Added to which, somewhere in amongst all that, I turned a corner in my writing career. Perhaps it was the change of heart that came with the change of job, but suddenly, I forgot to give a damn what people thought of me. I forgot to get caught up in the politics of the scene. I forgot to keep in touch with people, and in doing so, went a long way towards learning who the people were that wanted to keep in touch with me. The only thing I remembered to do was take joy in the writing act itself. I wrote a novel this year, and a bunch of poems, and drew some cartoons, and none of them will see the light for a while, if ever, but the novel's good, and the cartoons were fun, and I like poetry.
And I have no idea what the rest of the world is doing. I haven't read a blog for nearly a year-- sorry to those of you who have blogs and are taking the time out of your lives to read this. I apprecaite your interest. But when it comes to reciprocating, for the first time in a long time, I'm too damn busy, and it's good. I used to read blogs to keep away from writing, and now I'd rather write. My peers interact with me when they want to, if they want to: the lovely people at the Australian Writer's Marketplace commissioned me to write an online SF course during the year, and I've had a constant trickle of communication from friends and colleagues that I've accepted on its own merits rather than going out searching for it. I'm more balanced, obviously, and happier. But I've also shucked away a lot of dead wood, a lot of former friendships that I had to realise were dead before I could comfortably offload them. Life is lighter now.
And now I'm halfway through another novel-- the Father Muerte one I mentioned at the start of November. 51 000 words, to be reasonably precise. I'll be finished it by the end of January, by which time it'll be something like 2 years since I've seen a short story in print. But I'm even writing them again: I've got some markets I want to try, and a rewrite that an editor is asking for, and strangely, the writing life is enjoyable again.
So, cliches about life starting and blah blah blah aside, being 40 looks pretty good so far.
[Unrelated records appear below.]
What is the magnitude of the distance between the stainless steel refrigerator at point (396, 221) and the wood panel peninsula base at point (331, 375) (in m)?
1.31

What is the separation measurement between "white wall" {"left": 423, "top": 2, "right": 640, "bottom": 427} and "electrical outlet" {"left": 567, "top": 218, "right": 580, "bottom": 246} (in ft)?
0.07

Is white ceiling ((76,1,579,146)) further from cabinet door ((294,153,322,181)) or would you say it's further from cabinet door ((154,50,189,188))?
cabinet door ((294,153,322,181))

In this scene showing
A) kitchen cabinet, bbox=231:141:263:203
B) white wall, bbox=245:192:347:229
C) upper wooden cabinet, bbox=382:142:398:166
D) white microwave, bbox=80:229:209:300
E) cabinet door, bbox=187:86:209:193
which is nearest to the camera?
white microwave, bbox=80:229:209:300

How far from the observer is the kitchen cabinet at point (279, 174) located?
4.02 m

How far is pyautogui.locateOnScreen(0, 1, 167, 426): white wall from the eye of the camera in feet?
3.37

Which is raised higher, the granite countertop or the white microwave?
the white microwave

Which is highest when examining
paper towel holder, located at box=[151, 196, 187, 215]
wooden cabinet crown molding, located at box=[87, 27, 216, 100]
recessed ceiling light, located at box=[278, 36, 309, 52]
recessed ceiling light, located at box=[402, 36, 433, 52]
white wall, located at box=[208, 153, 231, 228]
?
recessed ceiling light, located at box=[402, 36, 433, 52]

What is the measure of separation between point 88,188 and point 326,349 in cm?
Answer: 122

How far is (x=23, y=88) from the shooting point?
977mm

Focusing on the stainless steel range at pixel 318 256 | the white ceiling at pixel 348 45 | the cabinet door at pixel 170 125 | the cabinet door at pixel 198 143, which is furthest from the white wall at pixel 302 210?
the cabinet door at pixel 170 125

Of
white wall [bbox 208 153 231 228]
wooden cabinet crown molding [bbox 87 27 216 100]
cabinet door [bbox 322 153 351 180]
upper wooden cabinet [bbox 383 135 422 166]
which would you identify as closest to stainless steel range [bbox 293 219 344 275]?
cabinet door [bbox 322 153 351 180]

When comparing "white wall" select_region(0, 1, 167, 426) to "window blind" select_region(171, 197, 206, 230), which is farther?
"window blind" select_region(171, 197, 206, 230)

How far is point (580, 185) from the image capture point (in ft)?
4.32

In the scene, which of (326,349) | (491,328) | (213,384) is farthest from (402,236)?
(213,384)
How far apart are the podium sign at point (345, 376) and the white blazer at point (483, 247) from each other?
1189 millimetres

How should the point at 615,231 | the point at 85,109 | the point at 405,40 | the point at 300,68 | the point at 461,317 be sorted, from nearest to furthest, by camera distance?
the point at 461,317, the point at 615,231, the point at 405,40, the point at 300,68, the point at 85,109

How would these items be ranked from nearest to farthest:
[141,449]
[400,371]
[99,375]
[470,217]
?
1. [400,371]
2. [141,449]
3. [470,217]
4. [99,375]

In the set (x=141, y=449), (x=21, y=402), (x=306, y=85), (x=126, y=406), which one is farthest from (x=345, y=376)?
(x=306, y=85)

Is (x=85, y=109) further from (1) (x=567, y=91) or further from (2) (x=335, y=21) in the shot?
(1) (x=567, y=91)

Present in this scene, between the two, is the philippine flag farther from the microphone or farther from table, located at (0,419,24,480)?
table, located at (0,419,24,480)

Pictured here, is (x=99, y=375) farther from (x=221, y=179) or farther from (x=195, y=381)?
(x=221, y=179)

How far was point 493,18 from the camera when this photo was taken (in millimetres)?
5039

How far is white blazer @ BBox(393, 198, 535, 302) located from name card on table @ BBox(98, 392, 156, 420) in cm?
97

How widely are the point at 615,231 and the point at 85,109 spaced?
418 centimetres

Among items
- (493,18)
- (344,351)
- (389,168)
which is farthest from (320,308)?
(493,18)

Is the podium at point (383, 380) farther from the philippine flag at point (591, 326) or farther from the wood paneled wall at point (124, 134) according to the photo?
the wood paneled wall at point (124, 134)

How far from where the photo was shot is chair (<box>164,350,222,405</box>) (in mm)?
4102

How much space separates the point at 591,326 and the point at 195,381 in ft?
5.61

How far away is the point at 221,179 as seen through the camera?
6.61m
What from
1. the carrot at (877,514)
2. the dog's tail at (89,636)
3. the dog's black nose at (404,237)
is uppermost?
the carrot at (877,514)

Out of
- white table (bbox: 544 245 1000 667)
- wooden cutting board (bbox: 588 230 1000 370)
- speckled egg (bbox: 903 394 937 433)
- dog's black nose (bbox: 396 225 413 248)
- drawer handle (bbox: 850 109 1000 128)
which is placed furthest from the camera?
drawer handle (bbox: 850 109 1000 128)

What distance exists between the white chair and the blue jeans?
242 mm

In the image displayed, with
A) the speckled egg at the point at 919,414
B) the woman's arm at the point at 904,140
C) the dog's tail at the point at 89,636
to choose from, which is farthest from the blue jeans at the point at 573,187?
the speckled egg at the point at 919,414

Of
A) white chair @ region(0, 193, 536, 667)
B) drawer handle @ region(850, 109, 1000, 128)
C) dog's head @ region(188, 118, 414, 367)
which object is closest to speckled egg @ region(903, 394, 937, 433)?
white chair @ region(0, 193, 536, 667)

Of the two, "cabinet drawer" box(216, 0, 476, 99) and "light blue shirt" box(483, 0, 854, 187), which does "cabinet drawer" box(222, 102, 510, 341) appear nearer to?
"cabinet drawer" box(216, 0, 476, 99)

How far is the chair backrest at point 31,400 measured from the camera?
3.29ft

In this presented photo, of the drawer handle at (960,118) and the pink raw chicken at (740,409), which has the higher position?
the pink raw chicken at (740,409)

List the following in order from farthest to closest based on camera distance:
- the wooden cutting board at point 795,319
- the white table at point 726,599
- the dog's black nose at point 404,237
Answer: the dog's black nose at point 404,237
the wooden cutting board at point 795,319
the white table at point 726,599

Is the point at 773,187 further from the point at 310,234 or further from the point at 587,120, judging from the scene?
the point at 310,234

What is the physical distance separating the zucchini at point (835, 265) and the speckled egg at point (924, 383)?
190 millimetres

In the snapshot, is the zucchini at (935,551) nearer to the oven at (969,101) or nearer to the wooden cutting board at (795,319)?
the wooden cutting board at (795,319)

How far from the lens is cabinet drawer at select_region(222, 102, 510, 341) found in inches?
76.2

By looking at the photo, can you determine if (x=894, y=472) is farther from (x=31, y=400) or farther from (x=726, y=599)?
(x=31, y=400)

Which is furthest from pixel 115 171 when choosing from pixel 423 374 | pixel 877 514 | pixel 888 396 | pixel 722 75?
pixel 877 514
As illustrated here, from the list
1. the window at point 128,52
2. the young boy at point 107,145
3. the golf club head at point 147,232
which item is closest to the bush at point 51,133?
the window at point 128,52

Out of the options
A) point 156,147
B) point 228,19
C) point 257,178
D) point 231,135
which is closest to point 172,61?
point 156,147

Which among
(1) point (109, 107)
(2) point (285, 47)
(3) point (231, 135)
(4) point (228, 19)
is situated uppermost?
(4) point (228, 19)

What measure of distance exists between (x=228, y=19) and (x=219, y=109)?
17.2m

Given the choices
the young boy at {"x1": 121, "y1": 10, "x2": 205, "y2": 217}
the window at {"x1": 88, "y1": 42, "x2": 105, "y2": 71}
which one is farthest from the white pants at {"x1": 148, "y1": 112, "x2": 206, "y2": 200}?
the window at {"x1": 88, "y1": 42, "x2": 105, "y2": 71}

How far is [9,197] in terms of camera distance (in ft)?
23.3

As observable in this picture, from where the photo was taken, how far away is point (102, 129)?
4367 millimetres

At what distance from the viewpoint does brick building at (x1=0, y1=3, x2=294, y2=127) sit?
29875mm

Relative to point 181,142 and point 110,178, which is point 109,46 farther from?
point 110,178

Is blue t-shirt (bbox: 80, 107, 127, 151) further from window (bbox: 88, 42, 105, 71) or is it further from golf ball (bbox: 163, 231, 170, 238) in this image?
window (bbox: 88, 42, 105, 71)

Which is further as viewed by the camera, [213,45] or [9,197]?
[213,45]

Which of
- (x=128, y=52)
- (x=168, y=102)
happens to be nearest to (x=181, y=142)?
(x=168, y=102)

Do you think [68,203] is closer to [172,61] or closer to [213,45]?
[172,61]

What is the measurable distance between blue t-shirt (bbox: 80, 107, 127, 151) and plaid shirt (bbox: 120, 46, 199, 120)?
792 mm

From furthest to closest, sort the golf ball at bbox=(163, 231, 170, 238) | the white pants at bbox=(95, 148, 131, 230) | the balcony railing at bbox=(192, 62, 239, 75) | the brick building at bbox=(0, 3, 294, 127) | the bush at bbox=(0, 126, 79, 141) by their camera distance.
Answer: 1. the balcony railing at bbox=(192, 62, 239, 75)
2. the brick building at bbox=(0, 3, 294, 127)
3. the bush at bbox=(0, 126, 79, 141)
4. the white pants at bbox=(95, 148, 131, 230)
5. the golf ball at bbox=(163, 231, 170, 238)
My happiness isn't perfect-- I've got an awful lot of excess weight I have to lose; I'm in pain a fair bit of the time, although I've come to live with that; and seven of us in a house on a single wage means we won't be seeing Rome any time soon.
But I am happy, and that alone is a massive change of outlook from a year ago.
There's a lot gonna happen kid. Don't forget to duck.
3 comments:
Great news, Lee. And for writers whose work comes from within I think it's an important maxim (irrespective of the writer's situation) that it's important not to get concerned with what people think of us. Otherwise we just end up confused; writing hollow, empty stories we don't care about and which dilute the whole writing experience.
Nice to see you back.
Enjoy the decade! In my experience 50s beat the 40s - I loved being in my 50s. 60s are ok too.